In response to a question from the Committee, C. MacDonald clarified that performance development plans are individualized plans held by each regional staff leader. These plans set out the actions they are responsible for in alignment with the annual strategic plan. Whereas, ongoing performance measurement tracking and services involves quarterly reports to track progress towards the annual plan and budget, along with providing community updates on the progress of the strategic plan's achievements.
C. Dyer continued the presentation and responded to Councillor questions regarding inflation rates. He emphasized that while current inflation rates may be lower than they were a year ago, this does not translate to lower prices. Instead, it signifies that prices have risen more than the previous rate, stressing the importance of the cumulative impact of inflation.
C. Dyer mentioned that the staff would be offering additional details regarding the cost savings achieved by transitioning to electric vehicles in the region to the Committee.
In response to a question from the Committee, C. Dyer highlighted the increase in eligible development growth within the region in 2023 compared to the previous year. This increase primarily stems from a notable rise in the issuance of industrial building permits eligible for discounts in 2023, contrasting with the figures from 2022. Additionally, he clarified that exemptions for building affordable homes are not applicable in 2023 due to their coverage under the Development Charges Act; they do not fall under discretionary exemptions that the region must finance.
C. Dyer noted the anticipated implications of Bill 23 on development charges. These effects will present several impacts, including the requirement for a 5-year phase-in of development charge rates when a new bylaw is introduced. This phased rate rollout carries associated costs for the municipality. While a background study has not yet been conducted, it will be brought to the Administration and Finance Committee in early 2024. The second impact pertains to mandatory discounts applicable to rental housing, contingent on unit size, affecting the development charges collected. Additionally, certain costs that were previously eligible for development charge recovery are no longer eligible, notably expenses related to studies. Staff are still awaiting clarification from the Province on the definitions of affordable and attainable housing.

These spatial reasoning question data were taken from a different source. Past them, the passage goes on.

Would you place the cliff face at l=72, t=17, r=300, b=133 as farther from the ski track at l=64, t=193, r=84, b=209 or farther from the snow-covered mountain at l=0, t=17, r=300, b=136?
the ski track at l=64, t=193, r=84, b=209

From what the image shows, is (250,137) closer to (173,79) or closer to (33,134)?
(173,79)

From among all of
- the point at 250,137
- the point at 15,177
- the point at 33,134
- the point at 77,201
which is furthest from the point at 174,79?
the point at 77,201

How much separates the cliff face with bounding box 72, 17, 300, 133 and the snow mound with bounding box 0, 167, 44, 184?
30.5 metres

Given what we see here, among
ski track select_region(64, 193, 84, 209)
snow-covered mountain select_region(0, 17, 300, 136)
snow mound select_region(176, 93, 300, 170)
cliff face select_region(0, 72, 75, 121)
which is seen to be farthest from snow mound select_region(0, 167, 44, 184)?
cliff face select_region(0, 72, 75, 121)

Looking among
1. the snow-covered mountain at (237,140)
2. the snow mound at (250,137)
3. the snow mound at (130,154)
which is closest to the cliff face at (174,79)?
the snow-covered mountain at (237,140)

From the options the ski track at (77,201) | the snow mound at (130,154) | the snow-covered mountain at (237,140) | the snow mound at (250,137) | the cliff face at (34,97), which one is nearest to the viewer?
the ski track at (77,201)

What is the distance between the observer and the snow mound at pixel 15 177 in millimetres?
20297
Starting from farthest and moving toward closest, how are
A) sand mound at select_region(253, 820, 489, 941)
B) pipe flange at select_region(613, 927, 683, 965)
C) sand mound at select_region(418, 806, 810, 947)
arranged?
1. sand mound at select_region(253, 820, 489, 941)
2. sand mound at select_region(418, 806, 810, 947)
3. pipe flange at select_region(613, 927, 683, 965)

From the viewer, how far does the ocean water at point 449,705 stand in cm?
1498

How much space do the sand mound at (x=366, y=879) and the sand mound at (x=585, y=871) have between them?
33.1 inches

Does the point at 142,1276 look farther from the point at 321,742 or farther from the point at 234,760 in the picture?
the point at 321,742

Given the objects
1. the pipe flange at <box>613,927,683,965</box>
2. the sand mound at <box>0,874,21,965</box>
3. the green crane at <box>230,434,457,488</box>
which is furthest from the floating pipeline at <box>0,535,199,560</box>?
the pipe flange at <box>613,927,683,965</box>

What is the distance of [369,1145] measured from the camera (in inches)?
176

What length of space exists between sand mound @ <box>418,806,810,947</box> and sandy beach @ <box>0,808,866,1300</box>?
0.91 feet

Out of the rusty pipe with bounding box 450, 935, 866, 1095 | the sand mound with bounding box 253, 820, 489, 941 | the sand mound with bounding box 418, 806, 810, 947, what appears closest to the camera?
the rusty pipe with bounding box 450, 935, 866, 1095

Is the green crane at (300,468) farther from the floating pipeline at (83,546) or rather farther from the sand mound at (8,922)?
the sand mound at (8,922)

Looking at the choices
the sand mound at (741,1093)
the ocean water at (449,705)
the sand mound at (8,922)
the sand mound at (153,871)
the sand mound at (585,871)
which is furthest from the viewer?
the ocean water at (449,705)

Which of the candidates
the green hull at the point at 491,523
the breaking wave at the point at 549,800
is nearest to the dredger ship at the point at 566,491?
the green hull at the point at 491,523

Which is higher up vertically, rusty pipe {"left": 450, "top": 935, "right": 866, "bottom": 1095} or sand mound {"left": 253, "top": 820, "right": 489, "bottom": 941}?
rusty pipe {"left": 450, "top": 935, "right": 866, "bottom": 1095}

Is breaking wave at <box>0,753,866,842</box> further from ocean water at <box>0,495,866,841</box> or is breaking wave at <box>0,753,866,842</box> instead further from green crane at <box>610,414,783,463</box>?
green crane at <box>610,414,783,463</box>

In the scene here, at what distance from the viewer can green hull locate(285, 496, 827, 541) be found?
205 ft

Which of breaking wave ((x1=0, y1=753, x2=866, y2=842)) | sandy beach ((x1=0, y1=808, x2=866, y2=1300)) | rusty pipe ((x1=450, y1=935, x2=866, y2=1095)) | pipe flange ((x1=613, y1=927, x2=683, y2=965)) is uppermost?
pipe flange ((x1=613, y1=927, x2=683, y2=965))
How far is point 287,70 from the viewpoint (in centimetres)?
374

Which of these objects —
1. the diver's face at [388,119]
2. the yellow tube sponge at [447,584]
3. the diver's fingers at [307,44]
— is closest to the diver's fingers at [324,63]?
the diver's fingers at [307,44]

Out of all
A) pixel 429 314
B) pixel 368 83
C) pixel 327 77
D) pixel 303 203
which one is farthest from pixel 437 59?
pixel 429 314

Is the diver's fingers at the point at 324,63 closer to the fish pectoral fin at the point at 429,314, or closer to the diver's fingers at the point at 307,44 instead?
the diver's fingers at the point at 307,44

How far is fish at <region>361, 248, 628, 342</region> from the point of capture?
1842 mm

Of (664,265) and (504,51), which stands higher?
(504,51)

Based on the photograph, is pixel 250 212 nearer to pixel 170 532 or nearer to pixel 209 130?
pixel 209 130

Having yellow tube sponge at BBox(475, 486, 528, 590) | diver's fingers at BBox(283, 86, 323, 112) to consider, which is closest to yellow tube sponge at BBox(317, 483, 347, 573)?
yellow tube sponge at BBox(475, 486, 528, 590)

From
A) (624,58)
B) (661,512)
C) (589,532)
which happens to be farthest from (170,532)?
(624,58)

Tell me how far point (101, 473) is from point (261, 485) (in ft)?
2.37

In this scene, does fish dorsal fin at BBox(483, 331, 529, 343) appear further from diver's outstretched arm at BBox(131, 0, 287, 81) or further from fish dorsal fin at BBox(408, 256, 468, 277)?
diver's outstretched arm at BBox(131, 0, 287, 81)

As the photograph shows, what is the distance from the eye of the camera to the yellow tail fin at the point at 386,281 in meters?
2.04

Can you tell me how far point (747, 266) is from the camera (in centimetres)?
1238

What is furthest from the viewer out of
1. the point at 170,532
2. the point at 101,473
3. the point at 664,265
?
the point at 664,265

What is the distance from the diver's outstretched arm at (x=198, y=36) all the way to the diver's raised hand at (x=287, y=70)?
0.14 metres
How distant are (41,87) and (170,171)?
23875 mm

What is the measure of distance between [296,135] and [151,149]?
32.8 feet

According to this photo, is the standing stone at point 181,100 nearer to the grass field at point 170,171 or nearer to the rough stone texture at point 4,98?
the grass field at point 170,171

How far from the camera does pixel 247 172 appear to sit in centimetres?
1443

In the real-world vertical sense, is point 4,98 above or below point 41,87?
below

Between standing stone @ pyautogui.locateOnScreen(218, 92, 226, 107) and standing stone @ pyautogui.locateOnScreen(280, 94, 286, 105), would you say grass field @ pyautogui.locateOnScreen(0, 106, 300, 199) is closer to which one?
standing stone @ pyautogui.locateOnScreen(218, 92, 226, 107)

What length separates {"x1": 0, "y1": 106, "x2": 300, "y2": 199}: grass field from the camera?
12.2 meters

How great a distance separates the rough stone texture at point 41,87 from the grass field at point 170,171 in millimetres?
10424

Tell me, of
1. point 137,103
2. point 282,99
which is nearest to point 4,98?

C. Dyer continued the presentation and provided a high level overview of the 2024 budget.
In response to inquiries, C. Dyer clarified that calculating a tax bill involves two key components: the municipal levy and the assessment. The fact that property assessments are based on a January 1, 2016 value has no bearing on the region's levy and does not impact the region's budget. Furthermore, the longer assessments remain outdated, the greater the potential for some properties to overpay on taxes while others underpay. Delaying a reassessment update increases the likelihood of significant shifts in tax burdens across different properties, resulting in a misalignment of tax payments at the property level.